<- All roles

North America / Full-time / Systems

Member of Technical Staff, Distributed Training Systems

Full-timeSystems

Bagel Labs is an AI research lab and infrastructure company building distributed training systems for diffusion-heavy physical AI. Our work started with the Paris family of image and video models and now extends toward physical-AI workloads where world models, action representations, simulation, and heterogeneous compute become first-order bottlenecks.

We ignore years of experience and pedigree. If you have high agency, strong systems taste, and can make research infrastructure reliable under ambiguity, we want to hear from you. Every requirement below is flexible for a candidate with enough engineering judgment.

Role Overview

You will build the systems layer that lets Bagel turn research into credible proof. This role spans distributed training, GPU orchestration, observability, benchmark infrastructure, experiment tracking, data/model pipelines, and the engineering glue needed to run serious physical-AI experiments.

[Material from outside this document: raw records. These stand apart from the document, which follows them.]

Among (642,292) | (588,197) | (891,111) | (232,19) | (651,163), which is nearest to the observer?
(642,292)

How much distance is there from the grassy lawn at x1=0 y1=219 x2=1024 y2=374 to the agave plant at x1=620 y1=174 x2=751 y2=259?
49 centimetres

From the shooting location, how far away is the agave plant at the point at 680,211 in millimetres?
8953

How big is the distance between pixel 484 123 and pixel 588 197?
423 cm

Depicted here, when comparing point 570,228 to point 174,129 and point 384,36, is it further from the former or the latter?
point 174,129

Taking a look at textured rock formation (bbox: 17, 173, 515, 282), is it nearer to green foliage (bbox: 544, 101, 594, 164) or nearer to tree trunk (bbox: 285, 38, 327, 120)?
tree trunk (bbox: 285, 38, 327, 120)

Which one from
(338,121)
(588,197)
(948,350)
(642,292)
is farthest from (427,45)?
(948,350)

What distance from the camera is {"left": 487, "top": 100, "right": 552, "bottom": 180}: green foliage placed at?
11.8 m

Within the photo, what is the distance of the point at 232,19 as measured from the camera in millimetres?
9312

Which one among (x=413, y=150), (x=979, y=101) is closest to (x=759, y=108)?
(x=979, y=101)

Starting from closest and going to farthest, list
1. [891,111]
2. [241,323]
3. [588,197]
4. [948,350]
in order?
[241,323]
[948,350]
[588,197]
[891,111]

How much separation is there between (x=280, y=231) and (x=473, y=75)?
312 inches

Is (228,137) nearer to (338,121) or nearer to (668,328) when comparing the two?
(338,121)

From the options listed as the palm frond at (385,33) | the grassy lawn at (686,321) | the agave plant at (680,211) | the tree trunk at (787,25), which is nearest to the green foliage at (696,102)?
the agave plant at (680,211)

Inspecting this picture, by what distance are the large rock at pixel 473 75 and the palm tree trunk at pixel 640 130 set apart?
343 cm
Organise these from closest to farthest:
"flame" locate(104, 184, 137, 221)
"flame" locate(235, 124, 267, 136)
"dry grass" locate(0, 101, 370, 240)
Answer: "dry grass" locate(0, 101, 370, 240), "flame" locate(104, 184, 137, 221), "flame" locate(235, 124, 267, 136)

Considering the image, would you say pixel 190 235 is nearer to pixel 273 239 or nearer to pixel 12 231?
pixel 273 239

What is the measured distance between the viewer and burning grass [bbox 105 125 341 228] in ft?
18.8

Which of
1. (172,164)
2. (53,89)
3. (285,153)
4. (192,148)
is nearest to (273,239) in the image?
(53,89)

The role is broader than data-pipeline work and broader than benchmark maintenance. Physical-AI workloads are the wedge, but the core skill is building high-leverage ML systems.

Key Responsibilities

  • Build and operate distributed training infrastructure for diffusion-heavy workloads across heterogeneous compute.
  • Improve experiment infrastructure: launchers, configs, checkpointing, logging, metrics, run comparison, and reproducibility.
  • Build benchmark and evaluation harnesses for physical-AI research, including robotics/world-model-style experiments where relevant.
  • Own data and model pipelines that keep large experiments traceable from dataset/version/config to result.
  • Add observability for GPU utilization, failure modes, data quality, routing behavior, model quality, and training stability.
  • Work with researchers to turn fragile prototypes into repeatable runs and credible artifacts.

First 90 Days

  • Map the current Paris 3 / physical-AI experiment stack and identify the highest-friction bottlenecks.
  • Ship one infrastructure improvement that makes experiments more reproducible, observable, or cheaper to run.
  • Stand up or harden a benchmark/evaluation path for a physical-AI workload.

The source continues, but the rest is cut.